Mick Mulvaney Advocates State Control Over Prediction Markets Amid Security Concerns
By John Nada·Mar 3, 2026·4 min read
Mick Mulvaney urges state regulation over prediction markets, highlighting potential security risks and consumer protection issues amid rising gambling concerns.
Mick Mulvaney, former Chief of Staff for President Trump, has characterized buying contracts on prediction markets as a form of gambling, advocating for state regulation rather than federal oversight. This stance comes in light of increased scrutiny following betting activities related to the Iran war, which he argues necessitate a more consumer-oriented regulatory approach. Speaking to CNBC, Mulvaney stated that the Commodities Futures Trading Commission (CFTC) is ill-equipped to protect consumers in this context. He emphasized that the CFTC's focus is on market regulation rather than consumer protection, likening prediction market contracts to sports gambling.
His coalition, named Gambling Is Not Investing, aims to push for state-level regulations to oversee this growing industry. Mulvaney raised alarms about the potential security risks associated with prediction markets, particularly when they involve classified information. He questioned how adversaries could exploit information gleaned from these markets to undermine U.S. interests.
By advocating for a shift in regulatory responsibility, Mulvaney is highlighting a significant intersection of gambling, securities, and national security, which could affect how prediction markets operate in the future. In his interview with CNBC's Contessa Brewer, Mulvaney clearly articulated his position on the nature of prediction markets. "The simple answer is that it's gambling. It just is," he asserted, underscoring his belief that the burgeoning industry requires extra scrutiny, especially in the wake of betting activities tied to significant geopolitical events like the Iran war.

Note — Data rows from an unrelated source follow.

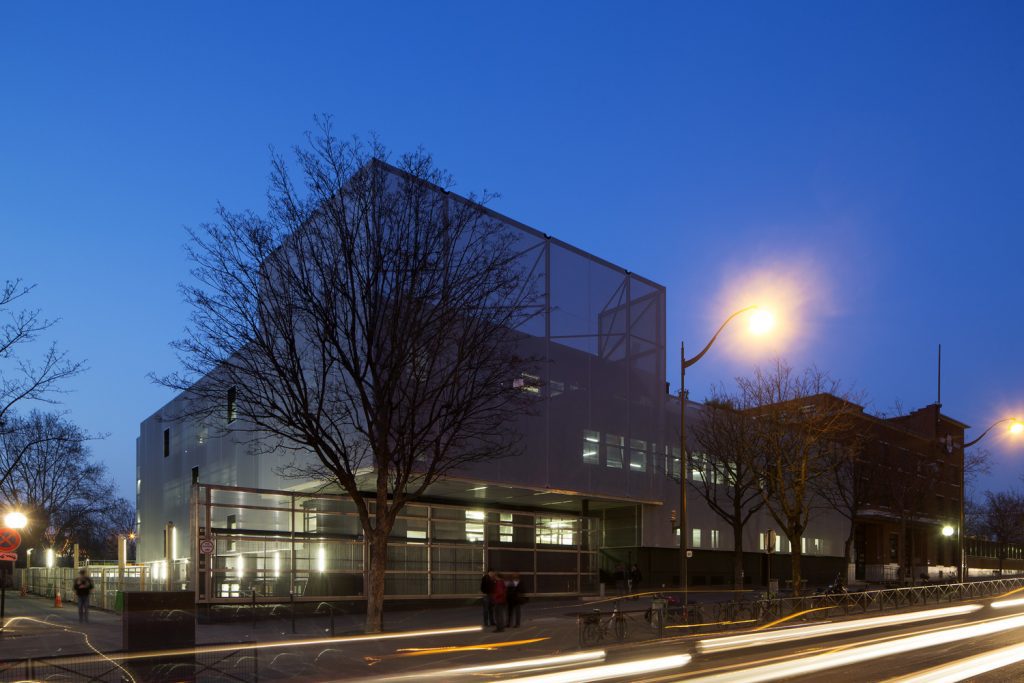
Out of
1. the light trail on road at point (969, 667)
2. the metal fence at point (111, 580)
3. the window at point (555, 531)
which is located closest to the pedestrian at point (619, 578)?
the window at point (555, 531)

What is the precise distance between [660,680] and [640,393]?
30699 mm

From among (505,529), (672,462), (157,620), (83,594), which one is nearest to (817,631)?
(157,620)

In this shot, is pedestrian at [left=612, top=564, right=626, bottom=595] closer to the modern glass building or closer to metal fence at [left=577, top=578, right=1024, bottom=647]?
the modern glass building

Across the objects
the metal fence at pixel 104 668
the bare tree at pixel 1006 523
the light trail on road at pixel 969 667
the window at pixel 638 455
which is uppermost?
the window at pixel 638 455

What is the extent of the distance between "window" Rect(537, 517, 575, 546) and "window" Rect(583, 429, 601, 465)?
12.3ft

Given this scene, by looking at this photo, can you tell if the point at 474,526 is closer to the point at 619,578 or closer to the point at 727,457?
the point at 619,578

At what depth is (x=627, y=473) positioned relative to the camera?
144ft

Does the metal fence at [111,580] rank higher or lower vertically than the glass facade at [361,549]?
lower

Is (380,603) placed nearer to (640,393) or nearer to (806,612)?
(806,612)

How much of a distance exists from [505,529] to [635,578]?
7485 mm

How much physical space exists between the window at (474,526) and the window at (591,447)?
18.3 feet

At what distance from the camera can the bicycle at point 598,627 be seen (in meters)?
21.8

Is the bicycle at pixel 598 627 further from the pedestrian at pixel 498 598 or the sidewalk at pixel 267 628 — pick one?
the pedestrian at pixel 498 598

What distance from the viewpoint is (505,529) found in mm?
41375
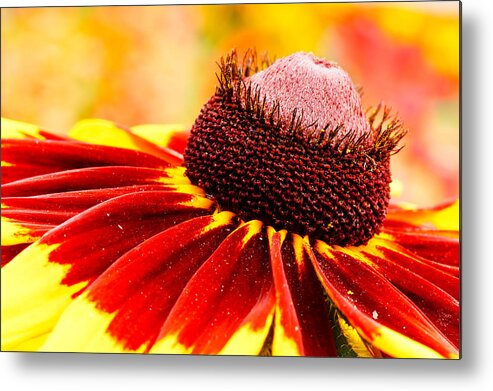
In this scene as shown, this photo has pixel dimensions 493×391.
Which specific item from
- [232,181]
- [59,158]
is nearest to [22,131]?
[59,158]

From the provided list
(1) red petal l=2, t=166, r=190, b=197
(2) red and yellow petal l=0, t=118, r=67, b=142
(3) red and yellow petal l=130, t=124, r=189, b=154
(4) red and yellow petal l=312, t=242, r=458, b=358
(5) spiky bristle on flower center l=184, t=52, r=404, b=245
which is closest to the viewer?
(4) red and yellow petal l=312, t=242, r=458, b=358

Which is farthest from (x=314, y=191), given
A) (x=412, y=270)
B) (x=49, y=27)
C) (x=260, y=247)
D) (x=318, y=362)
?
(x=49, y=27)

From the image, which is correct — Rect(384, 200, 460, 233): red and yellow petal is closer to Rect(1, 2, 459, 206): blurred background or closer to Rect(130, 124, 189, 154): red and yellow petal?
Rect(1, 2, 459, 206): blurred background

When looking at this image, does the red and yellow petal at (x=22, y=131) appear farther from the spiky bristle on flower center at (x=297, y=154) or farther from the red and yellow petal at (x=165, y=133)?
the spiky bristle on flower center at (x=297, y=154)

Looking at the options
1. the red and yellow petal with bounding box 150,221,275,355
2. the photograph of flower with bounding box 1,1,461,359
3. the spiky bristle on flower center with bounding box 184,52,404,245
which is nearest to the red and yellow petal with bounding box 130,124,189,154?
the photograph of flower with bounding box 1,1,461,359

The urgency of his message reflects a growing concern among regulators and policymakers about the implications of allowing prediction markets to operate without stringent oversight. Mulvaney further elaborated on his viewpoint by drawing a parallel between prediction markets and traditional sports betting. He provided a relatable example: if an individual buys a prediction contract concerning the outcome of a Lakers basketball game, any ordinary person would categorize that as sports gambling. This analogy serves to demystify the concept of prediction markets for the average consumer, framing them in a context that is widely recognized and understood.
The former South Carolina Republican congressman is leading a coalition named Gambling Is Not Investing, which aims to advocate for state-level regulations that would more effectively monitor and control the activities within this growing sector. He expressed concern over the CFTC's regulatory capabilities, stating, "they're not in the same business as regulating, say, sports gambling." This statement reflects a broader debate about the appropriate regulatory body for prediction markets and raises questions about the effectiveness of current frameworks. Mulvaney’s call for state regulation also stems from recent events that have raised eyebrows regarding the ethical implications of prediction markets. He pointed to instances where contracts on prediction markets paid off significantly for those who anticipated the U.S.
would invade Iran, suggesting that such situations warrant further investigation. The suggestion that these activities could be seen as a form of betting on national security events is troubling, as it raises ethical concerns about profiting from potential conflicts. Moreover, the potential for espionage and security risks associated with prediction markets cannot be overlooked. Mulvaney raised critical questions about how adversaries could exploit the information available through these markets.
He asked, "If someone's trading in prediction markets on classified information, and our adversaries and our enemies are able to draw information about that... regarding our plans as a nation, how do you address that?" This line of questioning highlights a crucial intersection of national security and the emerging world of prediction markets. The implications of allowing prediction markets to operate without robust oversight could be significant. As Mulvaney pointed out, if foreign entities, such as the Russians, Chinese, or Iranians, glean information that could be detrimental to U.S.
interests from these markets, it raises serious concerns about the integrity of national security. The notion that market participants could potentially have access to sensitive information that could be exploited is a chilling one, necessitating urgent attention from policymakers. Despite his advocacy for state-level regulation, Mulvaney has faced questions regarding the transparency of his coalition, Gambling Is Not Investing. When asked by Brewer about the membership and funding of the group, he stated, "We don't reveal who we are, who funds us.
We're not required by law to do that." This lack of transparency has led to increased scrutiny of the coalition itself, with critics questioning the motivations behind its formation. As the conversation around prediction markets continues to evolve, Mulvaney’s insights and advocacy for state regulation bring to light the complex layers involved in balancing consumer protection, ethical considerations, and national security. With the landscape of gambling and investments shifting rapidly, the regulatory framework will need to adapt to address the nuances of prediction markets effectively. The implications of Mulvaney's advocacy could resonate through the future of prediction markets, potentially reshaping the landscape of how these platforms operate.